# [Travail à faire]
**1.** D'après le commentaire sur Marie, pourquoi est-elle dite bénie entre les femmes ?
**2.** Relevez, dans le commentaire sur Marie, tous ceux dont la Bible a dit qu'ils avaient trouvé grâce devant Dieu.
**3.** Poursuivez le commentaire sur Marie à partir du verset 55.

# [Extrait source]
● ● ●

Tu es bénie entre les femmes. - Oui, sans doute, puisqu'elle est choisie, entre toutes, pour être la mère du Sauveur. Une telle bénédiction est donc plus que suffisante pour justifier ces mots; rien ne vous autorise à leur faire signifier que Marie eût été l'objet d'autres grâces miraculeuses.


104. Verset 50. Ne crains point, car tu as trouvé grâce devant Dieu.

Encore un mot dont il n'y a rien à conclure en faveur des idées romaines sur Marie. Trouver grâce devant Dieu a été dit, dans la Bible , de Noé, de Moïse, de David , du peuple juif, de tout fidèle particulièrement béni,


105. Verset 55. Le Saint-Esprit surviendra en toi, et la puissance du Très-Haut te couvrira de son ombre; c'est pourquoi le saint enfant qui naîtra de toi sera appelé fils de Dieu.

● ● ●

# [Extrait des données]
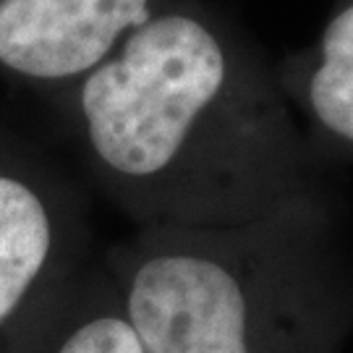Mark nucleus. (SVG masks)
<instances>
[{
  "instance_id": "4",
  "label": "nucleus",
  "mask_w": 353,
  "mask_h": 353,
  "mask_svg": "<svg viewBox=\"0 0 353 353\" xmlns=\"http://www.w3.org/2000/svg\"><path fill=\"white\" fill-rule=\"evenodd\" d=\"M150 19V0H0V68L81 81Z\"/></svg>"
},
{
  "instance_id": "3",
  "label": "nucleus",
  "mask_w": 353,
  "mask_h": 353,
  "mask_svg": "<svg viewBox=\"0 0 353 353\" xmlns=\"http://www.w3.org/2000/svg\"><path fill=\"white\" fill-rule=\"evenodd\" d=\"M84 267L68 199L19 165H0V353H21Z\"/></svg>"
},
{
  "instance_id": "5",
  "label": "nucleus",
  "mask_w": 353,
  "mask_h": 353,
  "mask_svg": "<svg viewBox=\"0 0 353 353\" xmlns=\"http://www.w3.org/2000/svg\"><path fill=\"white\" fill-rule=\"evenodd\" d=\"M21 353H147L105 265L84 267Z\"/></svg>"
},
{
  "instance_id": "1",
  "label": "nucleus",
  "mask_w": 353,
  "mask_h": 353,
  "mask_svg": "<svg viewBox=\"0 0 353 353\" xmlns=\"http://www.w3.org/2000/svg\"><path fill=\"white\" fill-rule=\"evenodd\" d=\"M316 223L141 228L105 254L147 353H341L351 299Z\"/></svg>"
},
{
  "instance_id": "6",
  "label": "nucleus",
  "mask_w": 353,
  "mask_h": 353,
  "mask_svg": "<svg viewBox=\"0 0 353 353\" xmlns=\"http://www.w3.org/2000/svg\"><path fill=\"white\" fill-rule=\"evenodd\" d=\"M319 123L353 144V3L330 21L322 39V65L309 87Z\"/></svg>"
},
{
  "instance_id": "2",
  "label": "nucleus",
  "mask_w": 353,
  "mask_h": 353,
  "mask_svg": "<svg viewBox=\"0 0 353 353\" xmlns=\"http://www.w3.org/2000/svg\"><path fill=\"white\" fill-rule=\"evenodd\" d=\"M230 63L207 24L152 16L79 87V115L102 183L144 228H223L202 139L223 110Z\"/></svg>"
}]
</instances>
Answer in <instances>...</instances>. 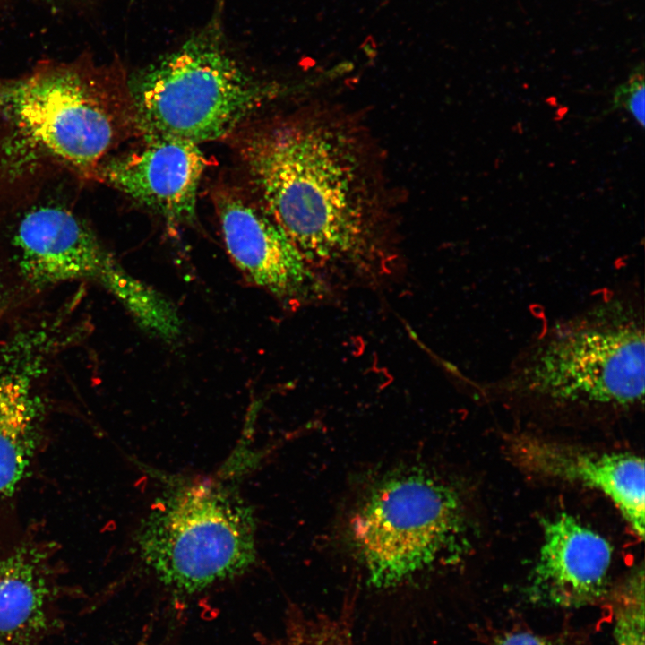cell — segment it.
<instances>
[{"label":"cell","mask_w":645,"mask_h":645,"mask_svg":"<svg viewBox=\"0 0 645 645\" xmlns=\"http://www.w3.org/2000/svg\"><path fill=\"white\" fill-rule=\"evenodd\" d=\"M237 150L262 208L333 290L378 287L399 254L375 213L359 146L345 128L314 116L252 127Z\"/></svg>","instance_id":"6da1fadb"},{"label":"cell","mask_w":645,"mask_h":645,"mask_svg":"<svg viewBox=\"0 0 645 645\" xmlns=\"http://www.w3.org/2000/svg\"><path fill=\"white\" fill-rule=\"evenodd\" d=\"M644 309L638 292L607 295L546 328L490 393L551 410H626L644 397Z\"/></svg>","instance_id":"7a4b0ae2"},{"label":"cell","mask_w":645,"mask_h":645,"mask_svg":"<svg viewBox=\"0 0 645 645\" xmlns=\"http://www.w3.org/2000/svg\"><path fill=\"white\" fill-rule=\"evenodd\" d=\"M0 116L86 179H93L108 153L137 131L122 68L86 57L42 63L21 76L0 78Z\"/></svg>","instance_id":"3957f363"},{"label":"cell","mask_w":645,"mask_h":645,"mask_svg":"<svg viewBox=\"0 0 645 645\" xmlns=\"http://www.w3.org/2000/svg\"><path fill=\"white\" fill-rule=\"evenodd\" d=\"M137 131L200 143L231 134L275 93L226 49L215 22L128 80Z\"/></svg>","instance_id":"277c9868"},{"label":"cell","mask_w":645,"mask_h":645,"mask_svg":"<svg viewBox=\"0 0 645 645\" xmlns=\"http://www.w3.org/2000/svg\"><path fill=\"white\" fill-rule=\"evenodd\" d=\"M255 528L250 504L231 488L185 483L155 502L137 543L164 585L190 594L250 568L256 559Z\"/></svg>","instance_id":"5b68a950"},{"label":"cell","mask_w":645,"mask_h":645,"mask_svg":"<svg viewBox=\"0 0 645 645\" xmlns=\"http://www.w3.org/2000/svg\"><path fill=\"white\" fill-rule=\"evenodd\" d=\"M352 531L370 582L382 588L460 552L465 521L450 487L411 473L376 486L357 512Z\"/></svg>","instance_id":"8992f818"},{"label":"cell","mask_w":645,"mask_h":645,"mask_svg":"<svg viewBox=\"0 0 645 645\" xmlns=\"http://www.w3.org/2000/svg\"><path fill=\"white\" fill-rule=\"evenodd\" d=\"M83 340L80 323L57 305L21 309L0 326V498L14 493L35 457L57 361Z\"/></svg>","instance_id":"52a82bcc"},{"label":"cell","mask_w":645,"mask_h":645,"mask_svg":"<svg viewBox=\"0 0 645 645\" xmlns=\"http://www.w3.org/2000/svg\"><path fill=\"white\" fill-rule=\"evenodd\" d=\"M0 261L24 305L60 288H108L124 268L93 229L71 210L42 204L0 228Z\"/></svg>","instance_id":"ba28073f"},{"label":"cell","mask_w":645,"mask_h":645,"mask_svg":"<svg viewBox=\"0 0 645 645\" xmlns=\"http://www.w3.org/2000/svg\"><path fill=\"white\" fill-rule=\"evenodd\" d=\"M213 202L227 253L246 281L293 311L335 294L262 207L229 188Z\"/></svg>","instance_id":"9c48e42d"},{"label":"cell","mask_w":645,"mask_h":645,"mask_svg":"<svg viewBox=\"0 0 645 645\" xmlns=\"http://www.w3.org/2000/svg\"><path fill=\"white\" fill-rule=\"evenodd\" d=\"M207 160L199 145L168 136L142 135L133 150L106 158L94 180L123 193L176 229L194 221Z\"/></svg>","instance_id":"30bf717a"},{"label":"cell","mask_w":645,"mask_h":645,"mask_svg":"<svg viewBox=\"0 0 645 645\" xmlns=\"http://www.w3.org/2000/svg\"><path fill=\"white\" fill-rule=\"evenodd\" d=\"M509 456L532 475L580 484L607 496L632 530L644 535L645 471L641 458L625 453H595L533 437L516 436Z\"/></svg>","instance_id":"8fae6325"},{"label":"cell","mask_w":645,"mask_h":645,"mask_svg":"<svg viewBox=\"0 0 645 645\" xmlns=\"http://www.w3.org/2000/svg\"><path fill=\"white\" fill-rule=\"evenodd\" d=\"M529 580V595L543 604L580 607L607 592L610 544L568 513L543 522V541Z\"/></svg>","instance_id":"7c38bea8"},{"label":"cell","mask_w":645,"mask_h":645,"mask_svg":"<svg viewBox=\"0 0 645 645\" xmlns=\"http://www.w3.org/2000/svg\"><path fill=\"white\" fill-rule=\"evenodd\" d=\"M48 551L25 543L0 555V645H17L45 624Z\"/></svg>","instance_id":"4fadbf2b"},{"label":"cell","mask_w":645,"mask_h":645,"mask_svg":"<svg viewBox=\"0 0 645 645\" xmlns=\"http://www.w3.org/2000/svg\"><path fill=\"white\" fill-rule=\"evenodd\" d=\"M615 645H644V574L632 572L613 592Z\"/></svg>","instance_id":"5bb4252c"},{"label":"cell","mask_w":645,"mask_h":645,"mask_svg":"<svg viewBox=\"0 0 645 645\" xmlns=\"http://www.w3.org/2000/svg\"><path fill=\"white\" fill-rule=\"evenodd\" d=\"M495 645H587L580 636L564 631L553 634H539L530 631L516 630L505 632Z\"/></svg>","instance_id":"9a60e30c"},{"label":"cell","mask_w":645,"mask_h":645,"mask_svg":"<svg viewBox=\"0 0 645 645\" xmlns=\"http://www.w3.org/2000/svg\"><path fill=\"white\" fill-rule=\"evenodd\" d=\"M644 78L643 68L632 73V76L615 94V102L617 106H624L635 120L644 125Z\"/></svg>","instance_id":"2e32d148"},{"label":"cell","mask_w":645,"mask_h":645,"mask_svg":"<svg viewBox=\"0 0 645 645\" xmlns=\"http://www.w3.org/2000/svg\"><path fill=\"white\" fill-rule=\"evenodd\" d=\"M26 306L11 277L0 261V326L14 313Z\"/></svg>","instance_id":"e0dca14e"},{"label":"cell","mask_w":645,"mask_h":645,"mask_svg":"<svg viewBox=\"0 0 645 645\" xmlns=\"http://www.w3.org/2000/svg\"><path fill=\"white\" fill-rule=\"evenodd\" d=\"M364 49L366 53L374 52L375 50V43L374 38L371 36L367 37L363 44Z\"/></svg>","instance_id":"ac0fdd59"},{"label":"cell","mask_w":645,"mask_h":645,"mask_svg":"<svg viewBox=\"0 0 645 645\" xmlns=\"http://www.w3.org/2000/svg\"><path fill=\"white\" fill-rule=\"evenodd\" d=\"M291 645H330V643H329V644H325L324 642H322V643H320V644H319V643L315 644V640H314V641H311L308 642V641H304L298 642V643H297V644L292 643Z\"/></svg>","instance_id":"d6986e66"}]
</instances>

● ● ●

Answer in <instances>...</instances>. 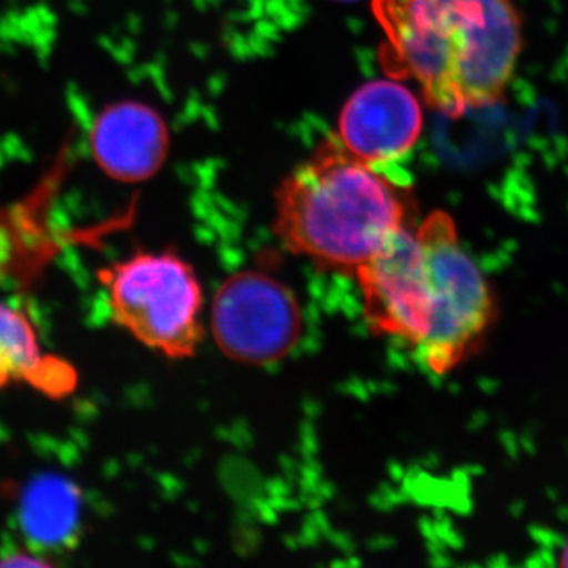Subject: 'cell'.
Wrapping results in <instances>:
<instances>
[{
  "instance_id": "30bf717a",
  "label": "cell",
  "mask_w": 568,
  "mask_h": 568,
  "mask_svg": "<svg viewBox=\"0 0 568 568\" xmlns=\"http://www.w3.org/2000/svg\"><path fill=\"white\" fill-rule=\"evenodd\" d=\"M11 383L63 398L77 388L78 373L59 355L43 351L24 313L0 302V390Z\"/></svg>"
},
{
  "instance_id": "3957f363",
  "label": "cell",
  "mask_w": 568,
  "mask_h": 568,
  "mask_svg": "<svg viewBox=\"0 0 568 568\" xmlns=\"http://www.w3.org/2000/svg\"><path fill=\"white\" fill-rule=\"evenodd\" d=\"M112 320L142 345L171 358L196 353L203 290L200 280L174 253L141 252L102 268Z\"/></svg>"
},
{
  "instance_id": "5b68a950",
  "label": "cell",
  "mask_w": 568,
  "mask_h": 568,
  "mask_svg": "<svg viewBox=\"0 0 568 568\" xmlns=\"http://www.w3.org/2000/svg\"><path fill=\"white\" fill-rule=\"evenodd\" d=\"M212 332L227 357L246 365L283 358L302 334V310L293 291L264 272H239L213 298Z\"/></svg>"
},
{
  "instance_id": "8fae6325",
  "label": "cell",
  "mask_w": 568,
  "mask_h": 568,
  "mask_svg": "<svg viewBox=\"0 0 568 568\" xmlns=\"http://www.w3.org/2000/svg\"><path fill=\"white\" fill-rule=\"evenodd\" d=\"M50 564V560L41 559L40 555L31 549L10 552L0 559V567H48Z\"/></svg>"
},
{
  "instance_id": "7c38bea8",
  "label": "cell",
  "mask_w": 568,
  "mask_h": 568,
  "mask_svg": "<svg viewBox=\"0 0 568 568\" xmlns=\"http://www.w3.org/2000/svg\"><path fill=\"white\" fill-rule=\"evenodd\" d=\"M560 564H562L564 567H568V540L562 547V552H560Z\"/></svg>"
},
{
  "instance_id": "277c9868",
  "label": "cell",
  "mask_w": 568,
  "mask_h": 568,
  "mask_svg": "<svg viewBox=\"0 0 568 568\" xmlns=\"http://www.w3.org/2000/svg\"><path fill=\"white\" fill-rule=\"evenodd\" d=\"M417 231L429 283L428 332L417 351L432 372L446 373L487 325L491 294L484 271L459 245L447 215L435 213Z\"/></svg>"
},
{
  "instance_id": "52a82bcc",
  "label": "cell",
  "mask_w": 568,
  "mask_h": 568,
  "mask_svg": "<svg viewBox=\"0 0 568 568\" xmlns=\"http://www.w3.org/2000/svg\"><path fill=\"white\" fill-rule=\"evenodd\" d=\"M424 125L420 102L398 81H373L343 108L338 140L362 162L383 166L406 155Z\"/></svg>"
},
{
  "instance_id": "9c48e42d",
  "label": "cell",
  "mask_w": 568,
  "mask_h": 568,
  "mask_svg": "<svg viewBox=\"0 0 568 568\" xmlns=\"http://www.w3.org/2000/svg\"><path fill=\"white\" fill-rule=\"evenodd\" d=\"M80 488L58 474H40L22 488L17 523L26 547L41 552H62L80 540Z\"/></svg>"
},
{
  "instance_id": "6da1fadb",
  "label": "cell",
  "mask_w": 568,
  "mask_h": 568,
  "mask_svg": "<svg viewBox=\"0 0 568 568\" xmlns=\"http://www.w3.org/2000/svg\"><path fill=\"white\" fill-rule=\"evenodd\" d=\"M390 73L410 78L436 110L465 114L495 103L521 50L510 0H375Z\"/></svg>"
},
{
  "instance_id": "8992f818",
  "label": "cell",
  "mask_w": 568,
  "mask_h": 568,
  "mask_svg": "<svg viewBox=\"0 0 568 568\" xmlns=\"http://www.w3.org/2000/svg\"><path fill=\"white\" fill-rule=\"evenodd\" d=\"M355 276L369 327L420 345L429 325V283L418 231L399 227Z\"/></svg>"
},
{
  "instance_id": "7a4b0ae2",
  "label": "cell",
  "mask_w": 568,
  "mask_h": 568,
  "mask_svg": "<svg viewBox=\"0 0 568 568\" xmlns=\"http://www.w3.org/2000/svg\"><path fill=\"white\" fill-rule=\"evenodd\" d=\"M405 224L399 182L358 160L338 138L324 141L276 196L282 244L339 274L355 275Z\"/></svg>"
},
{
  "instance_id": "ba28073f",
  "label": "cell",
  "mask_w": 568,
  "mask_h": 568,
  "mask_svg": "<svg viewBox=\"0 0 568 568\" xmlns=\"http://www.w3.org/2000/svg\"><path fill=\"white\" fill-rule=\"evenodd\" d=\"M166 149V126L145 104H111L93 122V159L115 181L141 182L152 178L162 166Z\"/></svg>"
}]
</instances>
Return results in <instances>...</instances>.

● ● ●

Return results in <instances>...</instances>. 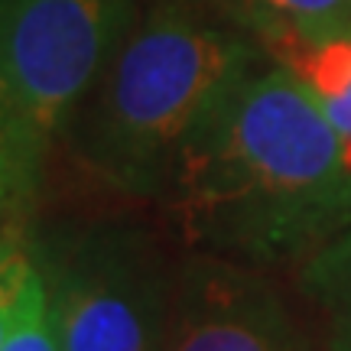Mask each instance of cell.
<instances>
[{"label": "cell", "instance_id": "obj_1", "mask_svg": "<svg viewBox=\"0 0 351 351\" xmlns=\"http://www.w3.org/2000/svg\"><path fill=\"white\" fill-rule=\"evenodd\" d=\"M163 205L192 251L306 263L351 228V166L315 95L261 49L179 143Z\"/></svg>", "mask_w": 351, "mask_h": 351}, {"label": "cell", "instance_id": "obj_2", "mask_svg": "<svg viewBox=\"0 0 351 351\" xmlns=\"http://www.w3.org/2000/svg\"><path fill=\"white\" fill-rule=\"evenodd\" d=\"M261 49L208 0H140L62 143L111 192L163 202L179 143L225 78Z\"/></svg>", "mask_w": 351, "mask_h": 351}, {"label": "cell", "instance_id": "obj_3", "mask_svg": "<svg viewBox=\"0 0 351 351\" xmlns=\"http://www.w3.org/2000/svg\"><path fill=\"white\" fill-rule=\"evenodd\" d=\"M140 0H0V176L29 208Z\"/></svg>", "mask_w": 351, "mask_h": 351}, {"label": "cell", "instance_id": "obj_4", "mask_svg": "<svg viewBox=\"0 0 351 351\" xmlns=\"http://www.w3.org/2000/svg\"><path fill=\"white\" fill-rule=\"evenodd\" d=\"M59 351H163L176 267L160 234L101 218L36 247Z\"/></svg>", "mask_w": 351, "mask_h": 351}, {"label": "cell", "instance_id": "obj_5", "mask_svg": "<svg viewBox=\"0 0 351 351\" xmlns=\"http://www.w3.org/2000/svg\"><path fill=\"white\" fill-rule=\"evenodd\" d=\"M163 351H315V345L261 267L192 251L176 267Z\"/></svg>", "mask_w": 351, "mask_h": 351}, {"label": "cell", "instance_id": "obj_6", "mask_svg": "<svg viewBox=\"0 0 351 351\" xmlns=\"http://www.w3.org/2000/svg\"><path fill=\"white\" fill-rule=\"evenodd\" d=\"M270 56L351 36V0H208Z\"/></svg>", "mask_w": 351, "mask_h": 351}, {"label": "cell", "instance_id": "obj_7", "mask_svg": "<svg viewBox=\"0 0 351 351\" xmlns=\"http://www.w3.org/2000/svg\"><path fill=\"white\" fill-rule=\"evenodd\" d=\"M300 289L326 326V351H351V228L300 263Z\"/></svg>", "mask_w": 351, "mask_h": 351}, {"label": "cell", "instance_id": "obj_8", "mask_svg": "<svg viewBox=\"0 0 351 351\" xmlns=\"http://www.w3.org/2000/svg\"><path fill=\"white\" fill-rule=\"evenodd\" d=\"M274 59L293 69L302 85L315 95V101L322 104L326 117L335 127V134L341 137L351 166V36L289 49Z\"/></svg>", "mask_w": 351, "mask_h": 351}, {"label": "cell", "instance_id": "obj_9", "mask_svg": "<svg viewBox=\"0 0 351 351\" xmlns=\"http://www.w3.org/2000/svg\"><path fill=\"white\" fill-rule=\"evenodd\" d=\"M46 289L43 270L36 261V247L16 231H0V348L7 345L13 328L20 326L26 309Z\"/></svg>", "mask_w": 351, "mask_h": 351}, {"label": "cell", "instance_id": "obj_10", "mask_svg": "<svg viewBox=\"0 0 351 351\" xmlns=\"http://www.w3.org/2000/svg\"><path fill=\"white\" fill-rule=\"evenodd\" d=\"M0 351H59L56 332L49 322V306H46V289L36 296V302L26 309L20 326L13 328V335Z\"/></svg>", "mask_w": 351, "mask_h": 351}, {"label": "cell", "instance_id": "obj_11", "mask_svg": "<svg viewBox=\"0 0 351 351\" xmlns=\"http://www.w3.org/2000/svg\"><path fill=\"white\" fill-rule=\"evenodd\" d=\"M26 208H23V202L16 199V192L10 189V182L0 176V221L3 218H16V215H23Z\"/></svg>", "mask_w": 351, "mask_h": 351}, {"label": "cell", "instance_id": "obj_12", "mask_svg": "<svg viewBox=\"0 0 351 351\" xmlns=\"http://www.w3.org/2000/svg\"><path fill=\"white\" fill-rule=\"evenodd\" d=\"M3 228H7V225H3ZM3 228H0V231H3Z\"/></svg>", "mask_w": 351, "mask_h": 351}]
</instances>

● ● ●

# [Résultats de l'exercice]
**1.** Parce qu'elle est choisie, entre toutes, pour être la mère du Sauveur.

**2.** Noé, Moïse, David, le peuple juif, tout fidèle particulièrement béni

**3.**
La naissance du Christ va donc être miraculeuse. Celle de Marie l'avait-elle été? Vous n'avez rien, ni ici, ni ailleurs, qui vous le dise ni vous autorise à le dire; aucune trace de ce qu'on a appelé l'Immaculée Conception.
L'ange n'a parlé à Marie, vous l'avez vu, que de la grâce qu'elle va, recevoir; nulle mention d'une grâce quelconque antérieure, d'une préparation miraculeuse que Dieu ait opérée en elle. « Le Saint-Esprit surviendra en toi, » lui dit l'ange; le Saint-Esprit n'habitait donc pas en elle, ou n'y habitait, du moins, que comme dans toute âme pieuse. Elle-même, à en juger par son étonnement et par sa réponse a l'ange, il est clair qu'elle ne se doutait pas que rien de miraculeux eût déjà marqué sa vie.

Ce prétendu fait avec lequel Rome a remué le monde, cette gloire fondamentale de la mère du Christ, - comment expliquerez-vous que l'ange ne la lui eût pas révélée, n'y eût pas au moins fait allusion ? Et si l'ange ne la lui a pas révélée, si les Évangélistes, après l'ange, n'en ont rien dit, que pouvez-vous en dire? Que pouvez-vous en savoir?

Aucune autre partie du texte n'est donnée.